Records for the exercise Block Start

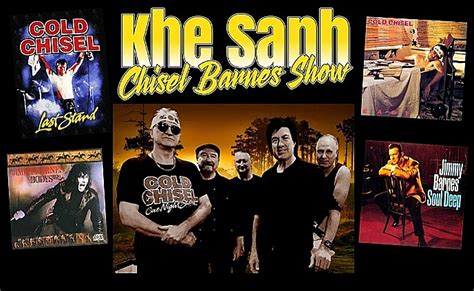 KHE SANH - Chisel Barnes Show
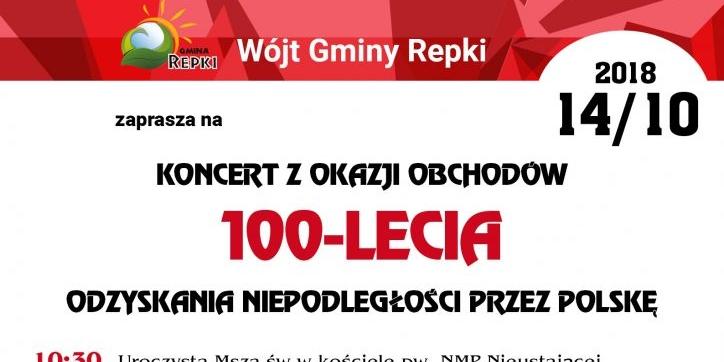 O niepodległości w wysokich tonach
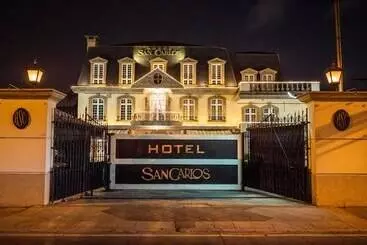 Отель San Carlos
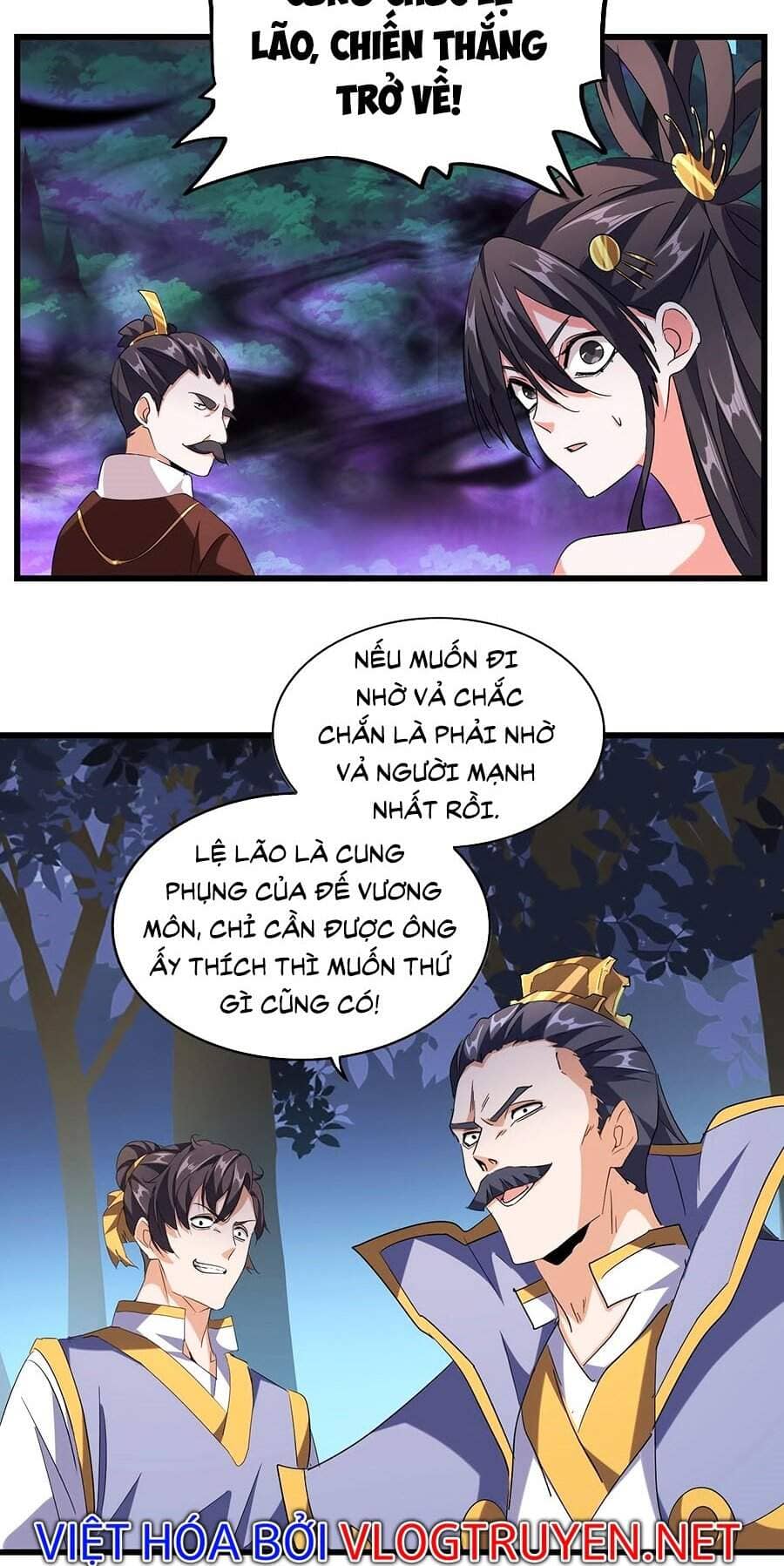Đại Quản Gia Là Ma Hoàng - Chương 227 - ảnh 39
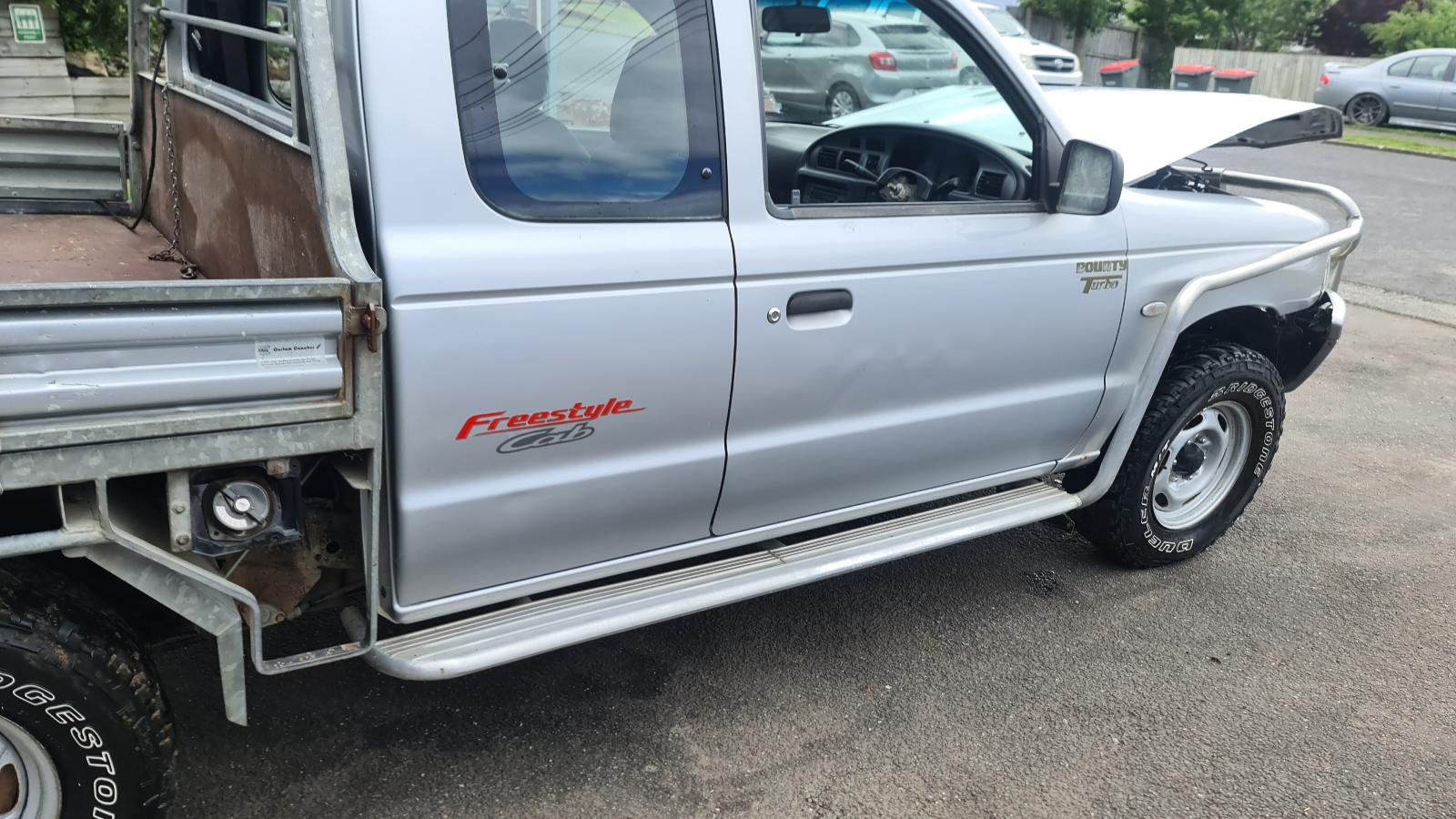 Mazda Bounty - UN 1999-2006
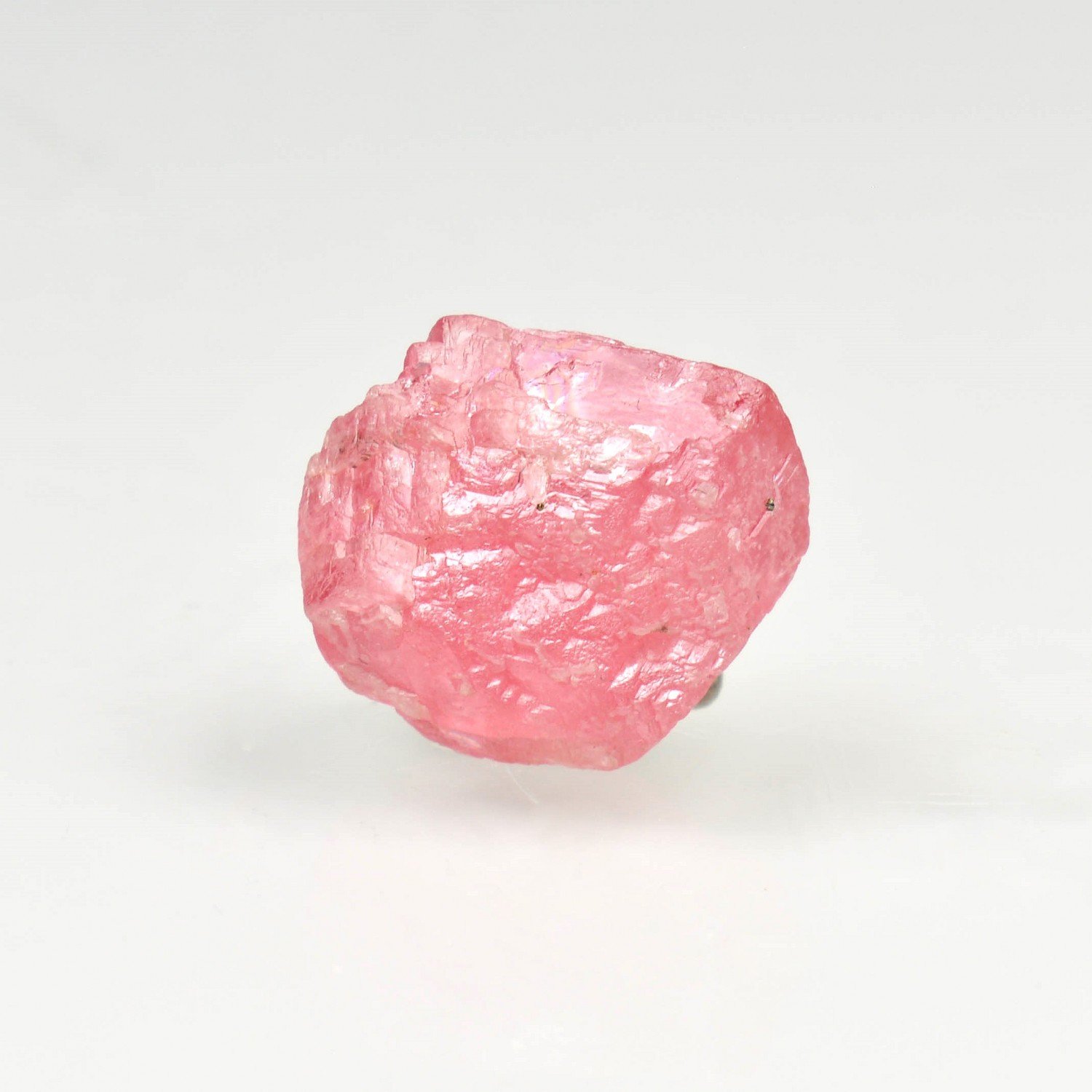 Rhodochrosite - Poudrette Quarry, Mont Saint-Hilaire, Quebec, Canada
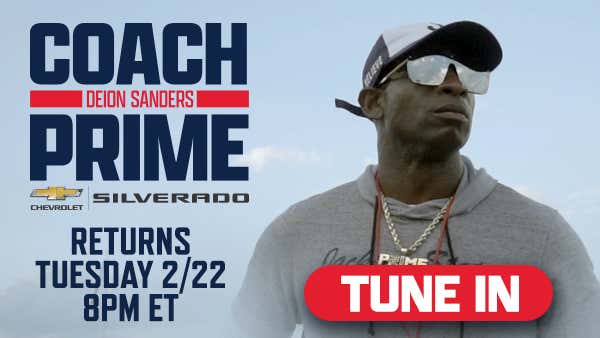 Deion 'Coach Prime' Sanders Docuseries Coming to  Prime Video on Dec.  29 - CNET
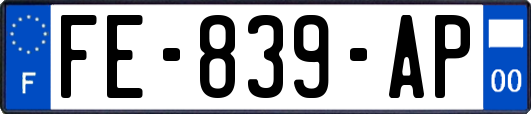 FE-839-AP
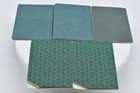 Obsolete Us Passport Lot 1957-1971 Canceled Army Colonel Family Archive Vtg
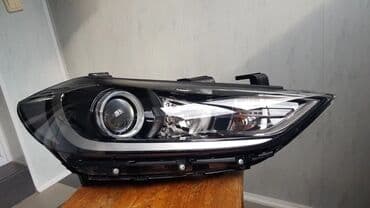 брокерское объединение феникс отзывы: Передняя правая фара Hyundai 2016 г., Новый, Аналог — 1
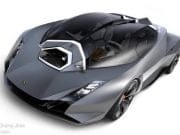 Lamborghini Perdigon Concept: Sa fie oare declaratie de RAZBOI contra Bugatti Veyron, Pagani Huayra sau McLaren MP4-12C?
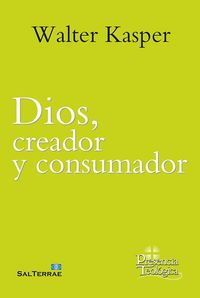 Produktbild: Dios, creador y consumador : obra completa de Walter Kasper 8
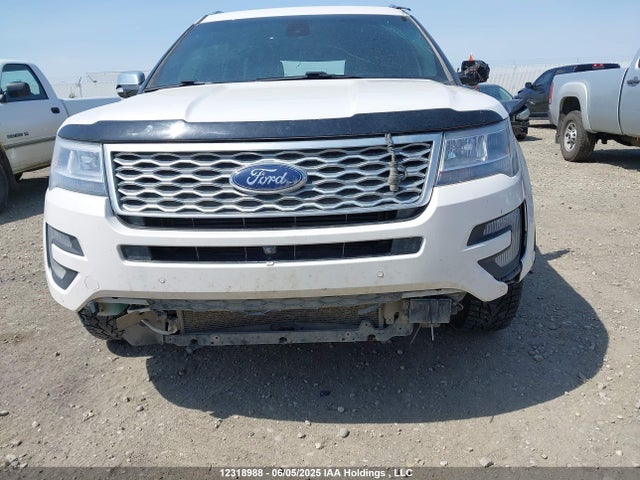 1FM5K8HT8HGD60838 Ford Explorer Platinum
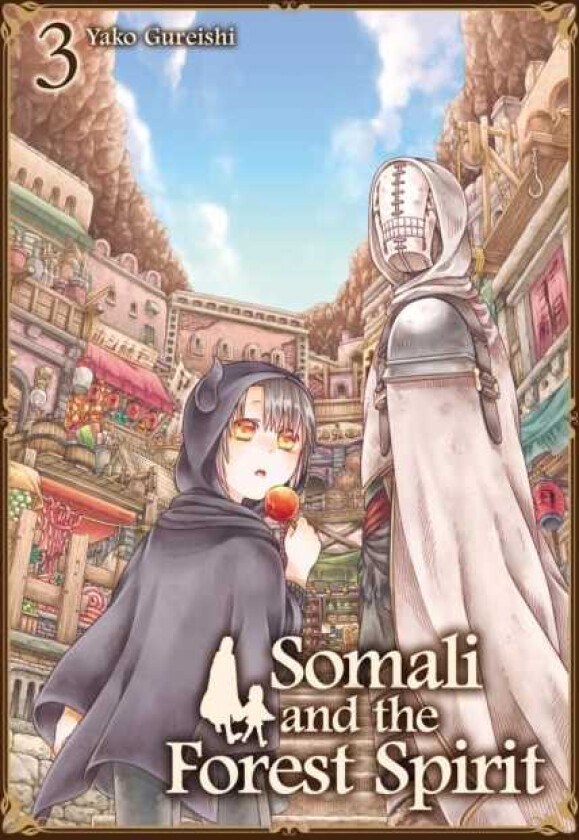 Somali and the Forest Spirit Vol. 3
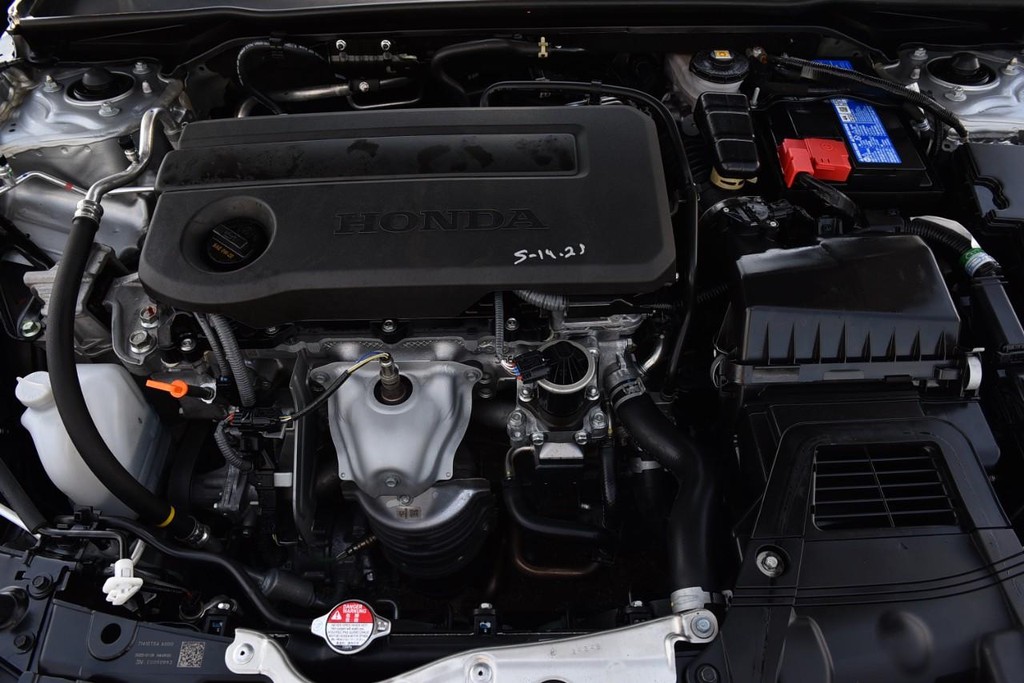 Honda Civic Sedan Vehicle Image 25
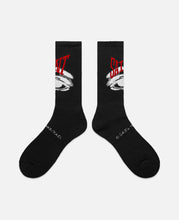 Eye Socks (Black)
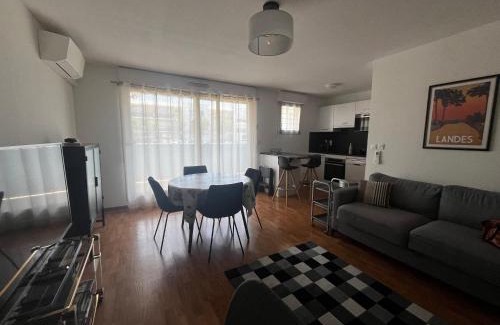 Saint-Paul-les-Dax Apartamento | Les Balcons du Soleil - idéal Curistes - classé 3 étoiles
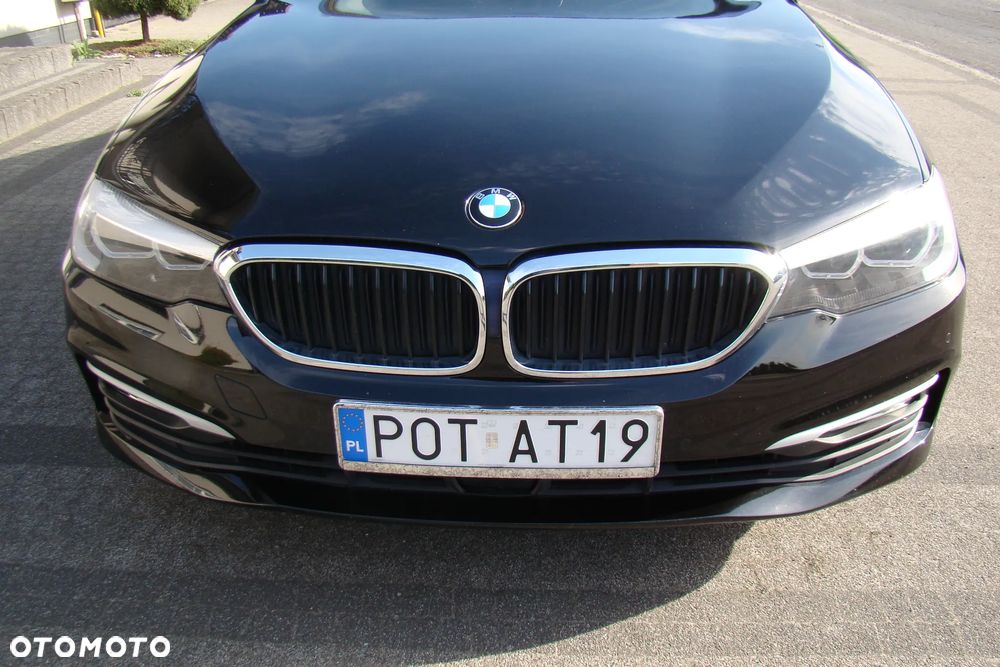 BMW Seria 5 - 6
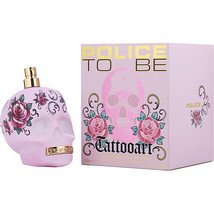 Police To Be Tattooart By Police Eau De Parfum Spray 4.2 Oz - $29.00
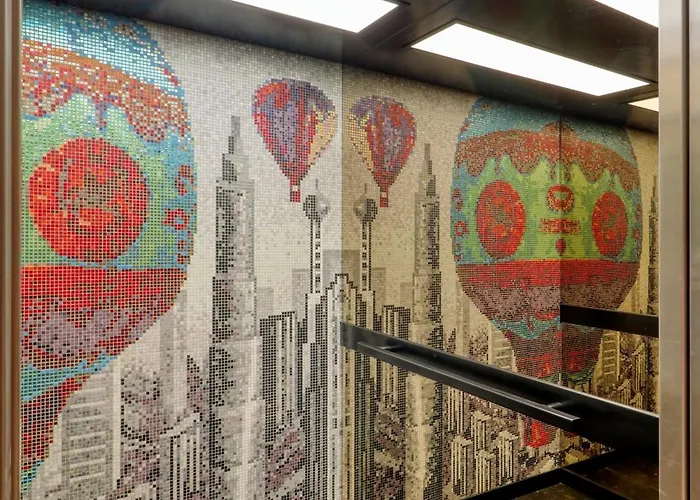 Prestige Views: Luxury Retreat Bucureşti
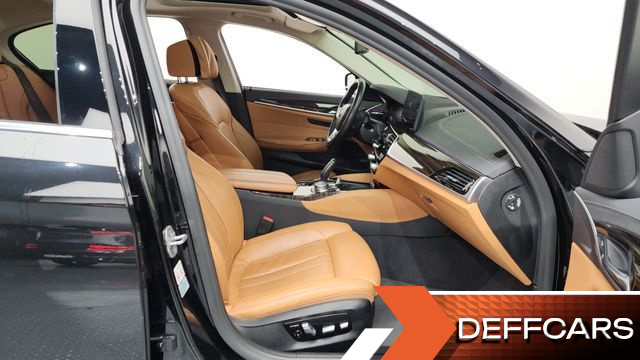 BMW 5-SERIES 520i Luxury купить на сайте DeffCars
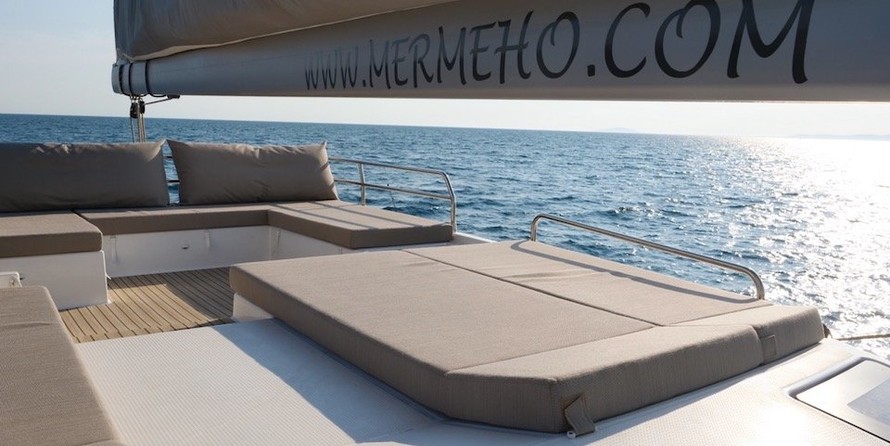 Fountaine Pajot Saba 50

Records for the exercise Block End

Exercise goal: Only the lines from the beginning of the listing through the line with "Rhodochrosite - Poudrette", both ends included, are to be repeated exactly; pictures stay out.

Exercise answer:
 KHE SANH - Chisel Barnes Show
 O niepodległości w wysokich tonach
 Отель San Carlos
Đại Quản Gia Là Ma Hoàng - Chương 227 - ảnh 39
 Mazda Bounty - UN 1999-2006
 Rhodochrosite - Poudrette Quarry, Mont Saint-Hilaire, Quebec, Canada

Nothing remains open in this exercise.